SEITENAUSZUG
Es sind nur Hilfsmittel, der Computer und das Internet. Mehr nicht. Viele, vor allem jüngere, die von den Möglichkeiten dieser neuen Techniken fasziniert sind, vergessen das. Da mir das auch aus Rückmeldungen erkennbar wird, die ich von regelmäßigeren Lesern von "Studium generale" bekomme, nun dieser Beitrag.
Internet ist kein Lebensersatz. Im Gegenteil, es verstärkt die Gefahr, daß man sich noch stärker vom Leben entfernt als dies oft sowieso schon vorher der Fall ist bei akademischen Tätigkeiten. Auch früher gab es "Freaks", die waren quasi "mit der Wissenschaft verheiratet", waren in Bücher, Zeitschriften, im Verfassen von Manuskripten, in Laborarbeit und ähnlichen Dingen "vergraben". Oft kam dabei sogar etwas sehr Nützliches heraus. (Sehr oft!) Heute findet jedoch noch erheblich mehr Kommunikation als früher über "abstrakte Medien" statt. Und da ist man oft vor vielen Gefahren keineswegs gefeit.
Aber wie sieht es mit Studenten aus?

VORLIEGENDE ZEILEN
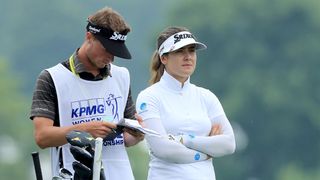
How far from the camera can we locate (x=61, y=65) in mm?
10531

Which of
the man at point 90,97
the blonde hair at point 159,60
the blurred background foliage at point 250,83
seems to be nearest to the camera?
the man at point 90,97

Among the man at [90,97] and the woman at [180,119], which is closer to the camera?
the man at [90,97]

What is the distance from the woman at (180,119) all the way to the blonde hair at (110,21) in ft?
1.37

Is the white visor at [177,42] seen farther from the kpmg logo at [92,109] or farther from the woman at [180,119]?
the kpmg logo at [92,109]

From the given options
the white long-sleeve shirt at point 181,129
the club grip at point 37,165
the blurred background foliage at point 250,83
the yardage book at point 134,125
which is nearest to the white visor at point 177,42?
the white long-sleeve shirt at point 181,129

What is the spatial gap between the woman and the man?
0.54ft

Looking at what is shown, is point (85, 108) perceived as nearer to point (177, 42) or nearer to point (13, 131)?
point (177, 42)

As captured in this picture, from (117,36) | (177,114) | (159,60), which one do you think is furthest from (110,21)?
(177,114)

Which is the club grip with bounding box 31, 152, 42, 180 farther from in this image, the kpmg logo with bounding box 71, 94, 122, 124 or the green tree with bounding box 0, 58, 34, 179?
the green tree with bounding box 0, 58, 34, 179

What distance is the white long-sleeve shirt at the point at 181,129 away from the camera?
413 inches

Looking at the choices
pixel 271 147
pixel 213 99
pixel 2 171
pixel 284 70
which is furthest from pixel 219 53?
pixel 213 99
==
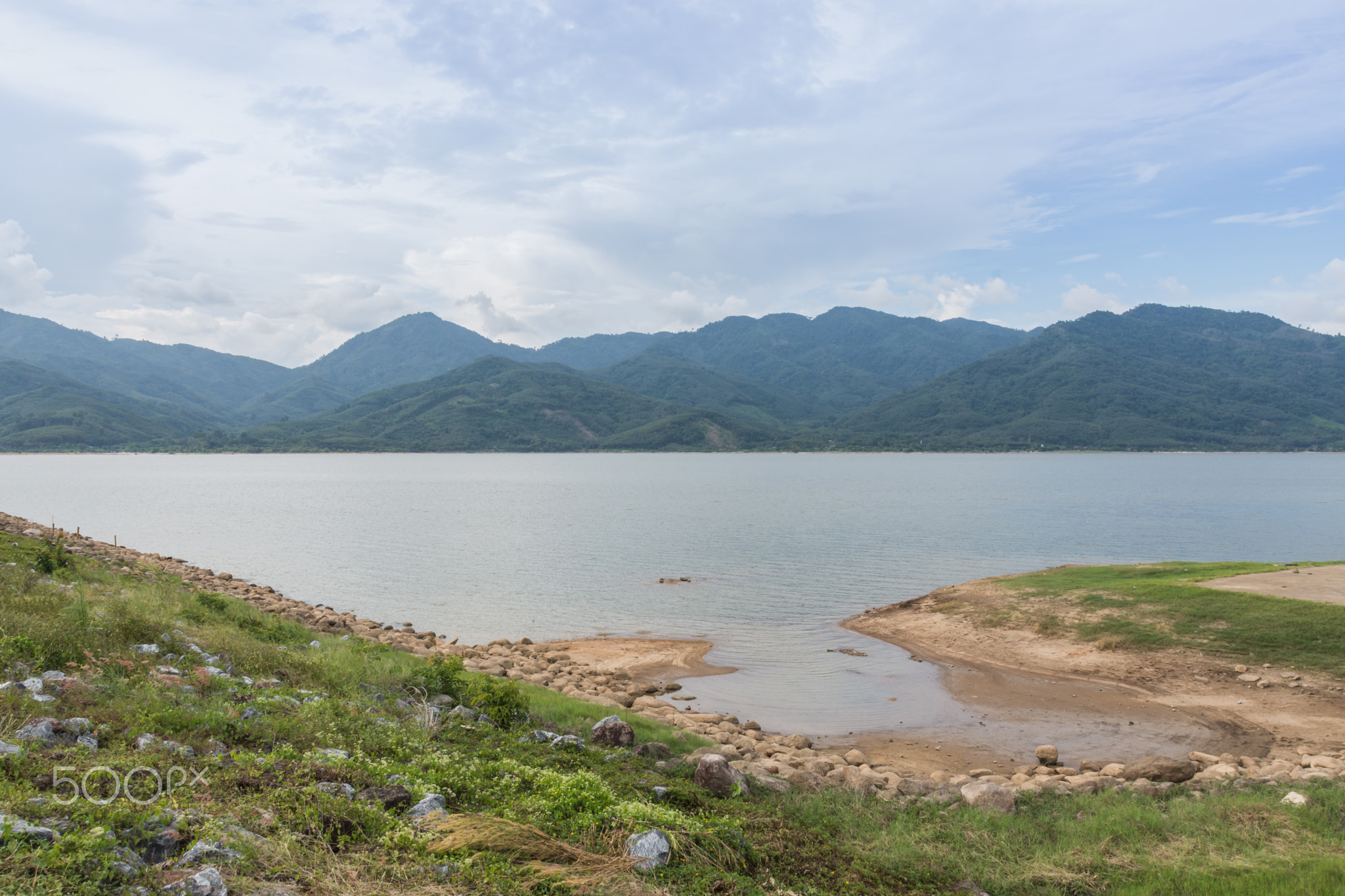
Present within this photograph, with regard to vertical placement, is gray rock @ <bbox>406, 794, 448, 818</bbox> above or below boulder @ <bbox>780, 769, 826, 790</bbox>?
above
...
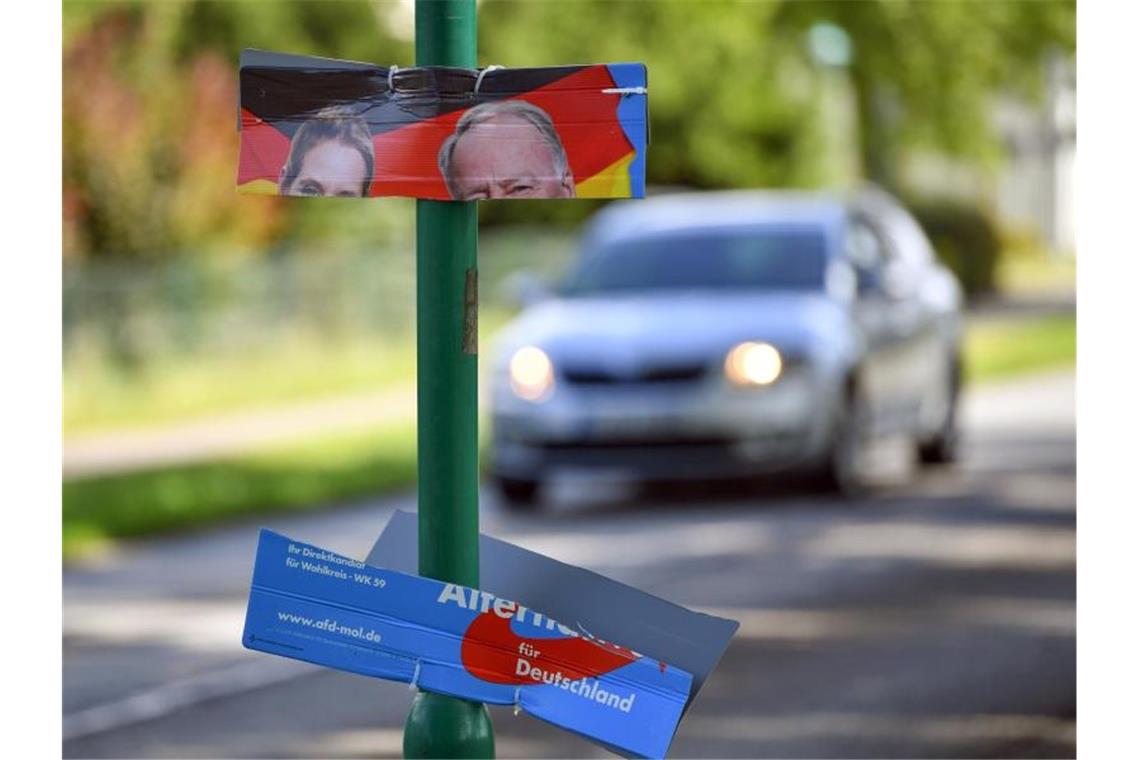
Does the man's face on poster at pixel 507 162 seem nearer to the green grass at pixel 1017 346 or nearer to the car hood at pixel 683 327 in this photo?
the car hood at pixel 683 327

AUFGABENSAMMLUNG
A – Schreiben Sie bitte aus dem Seitenauszug die Stelle ab, die mit „Es sind nur“ beginnt und sich bis einschließlich „nun dieser Beitrag.“ fortsetzt.
B – Nennen Sie alle Ausdrücke, die im Seitenauszug in Anführungszeichen stehen.

LÖSUNGEN DER AUFGABEN
A –
Es sind nur Hilfsmittel, der Computer und das Internet. Mehr nicht. Viele, vor allem jüngere, die von den Möglichkeiten dieser neuen Techniken fasziniert sind, vergessen das. Da mir das auch aus Rückmeldungen erkennbar wird, die ich von regelmäßigeren Lesern von "Studium generale" bekomme, nun dieser Beitrag.

B –
- Studium generale
- Freaks
- mit der Wissenschaft verheiratet
- vergraben
- abstrakte Medien